### Excerpt provided
Already, the agency has retained a law firm to navigate whether the White House is breaking the law over spending issues.
“They are looking at everything,” said a source when speaking to the Post.
Once Trump is able to appoint his own people to the post, the agency will be "defanged," the Post described.
Congress can send Trump a list of who they think should be appointed, but the president can ignore it and pick whomever he wishes.
Office of Management and Budget director Russ Vought has spent his first few months in the post claiming the GAO is illegitimate and that it "shouldn't exist" to begin with. Republicans in Congress already tried to kill funding to the agency so that they couldn't afford to sue the administration on behalf of Congress, the report said.
"But the agency has taken on more prominence in recent months. A federal appeals court in August held that only GAO had the standing to sue over violations of spending laws, cutting out the groups that claimed harm from Trump’s decisions," the report explained.

### Records supplied
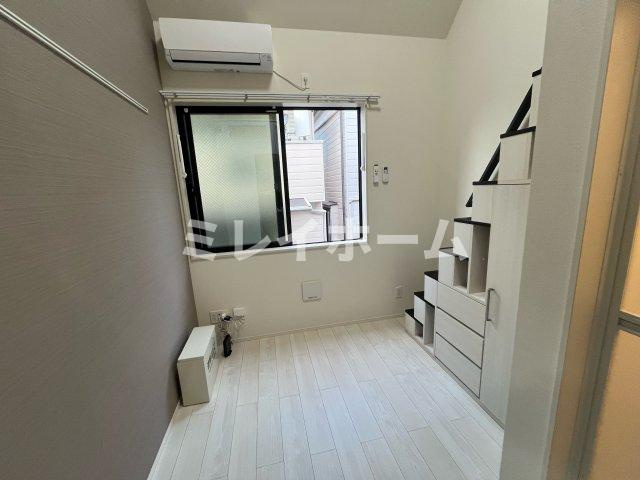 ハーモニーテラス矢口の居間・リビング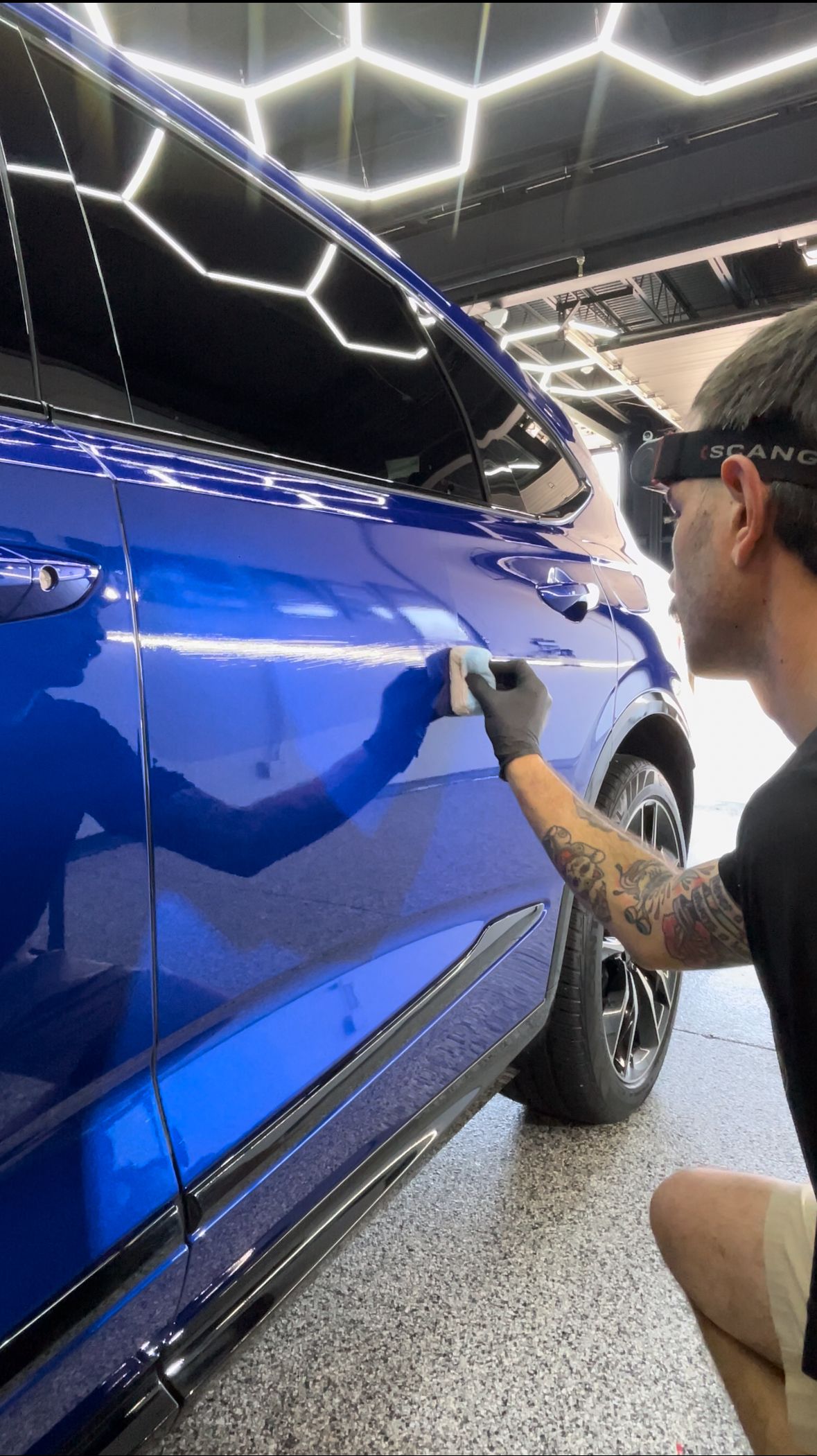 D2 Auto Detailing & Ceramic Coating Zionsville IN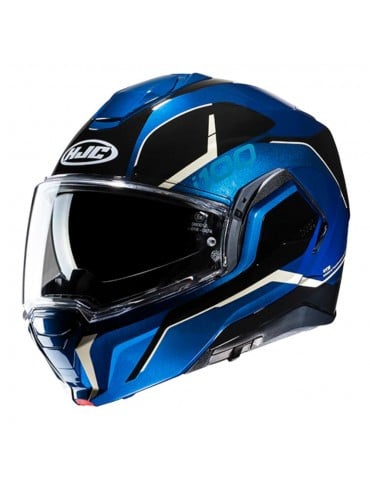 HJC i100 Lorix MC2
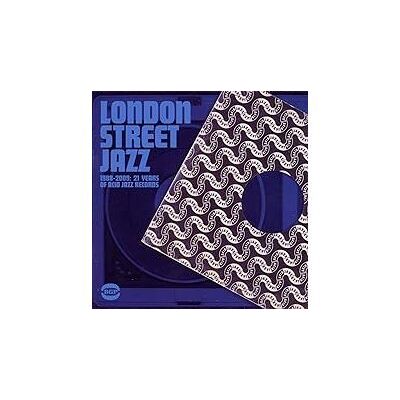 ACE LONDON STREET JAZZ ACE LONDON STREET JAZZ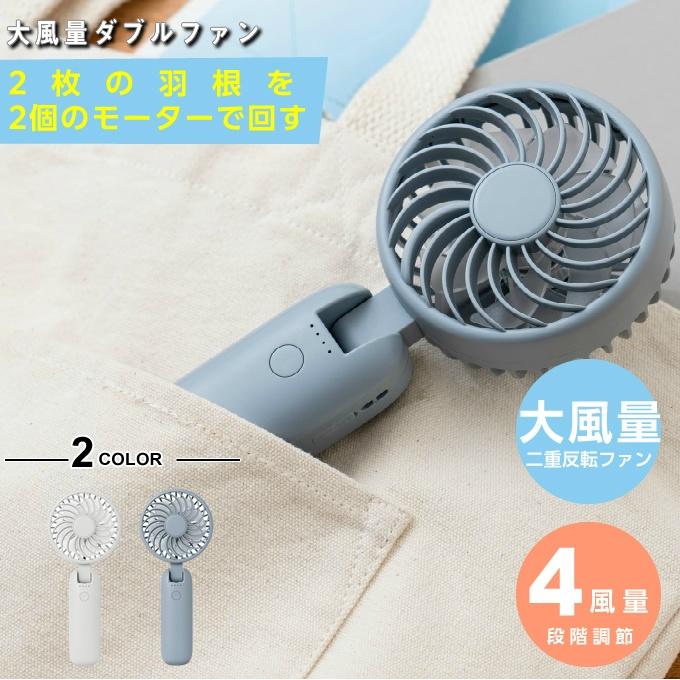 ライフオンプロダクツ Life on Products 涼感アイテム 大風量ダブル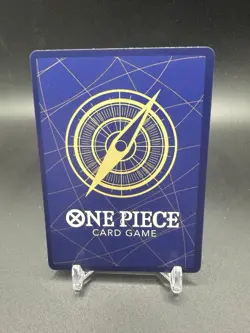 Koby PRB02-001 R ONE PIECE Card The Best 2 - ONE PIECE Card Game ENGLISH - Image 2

* * *

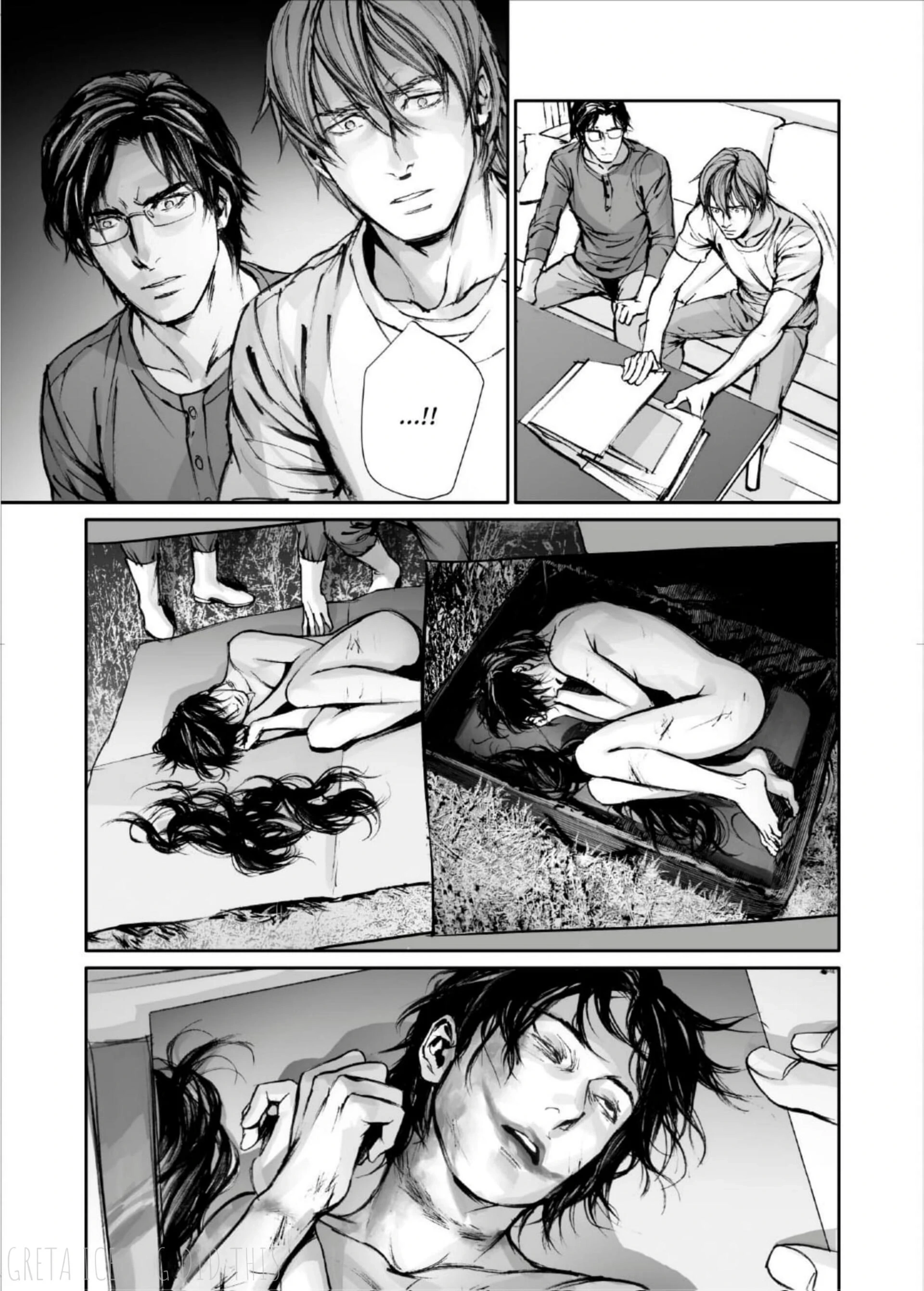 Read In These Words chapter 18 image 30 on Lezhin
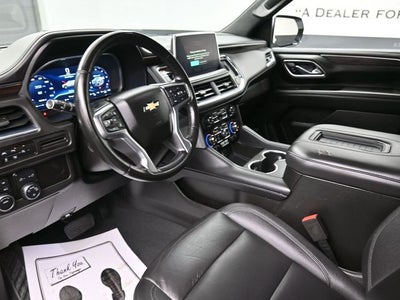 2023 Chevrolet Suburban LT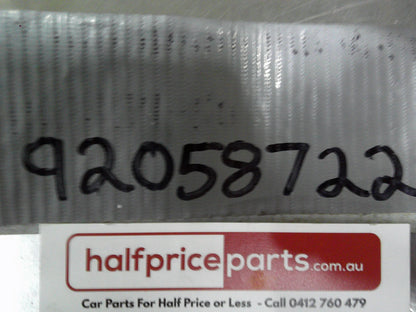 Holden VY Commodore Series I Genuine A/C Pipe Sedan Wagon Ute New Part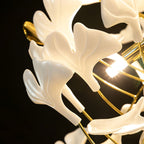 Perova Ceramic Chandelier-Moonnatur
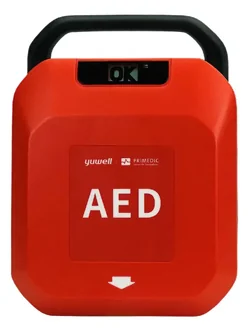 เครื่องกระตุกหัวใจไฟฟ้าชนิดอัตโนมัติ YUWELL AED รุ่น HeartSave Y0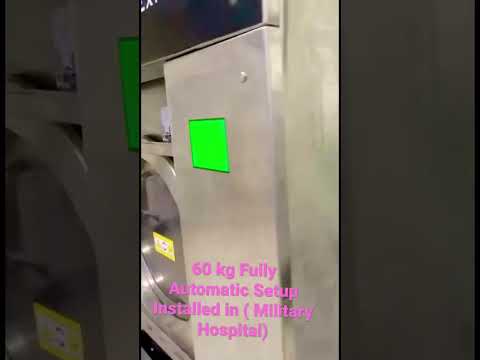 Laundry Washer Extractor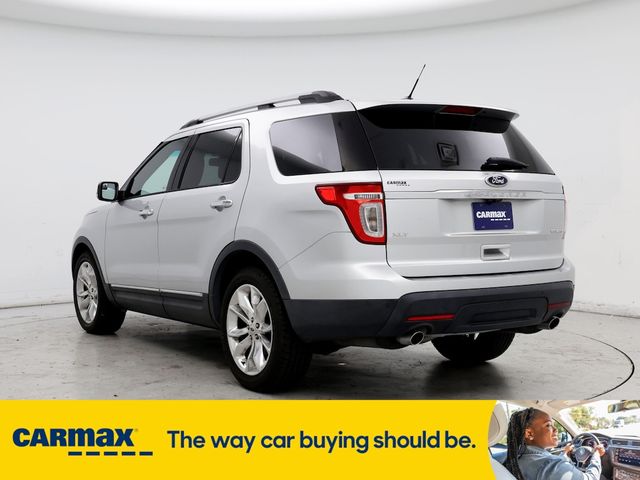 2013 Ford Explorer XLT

### Actions to take
a – Swap "agency" for "office" in the passage on the GAO, starting with "Already, the agency" and going on through "to the Post.".
b – Write the next part of the passage on the GAO and the Trump administration, picking up after its final sentence.

### Answers to the exercise
a –
Already, the office has retained a law firm to navigate whether the White House is breaking the law over spending issues.
“They are looking at everything,” said a source when speaking to the Post.

b –
“If Trump nominates the next comptroller general — I don’t want to make a political thing out of it, but his track record about caring about oversight and independent evaluations is not terribly strong,” said Henry Wray, a former GAO lawyer and ethics counselor. “GAO is really the only truly independent source of executive branch oversight in government.”
The most recent legal example is Trump attempting to kill funding allocated by Congress before he was president. The GAO could step in and say that it violates the Impoundment Control Act.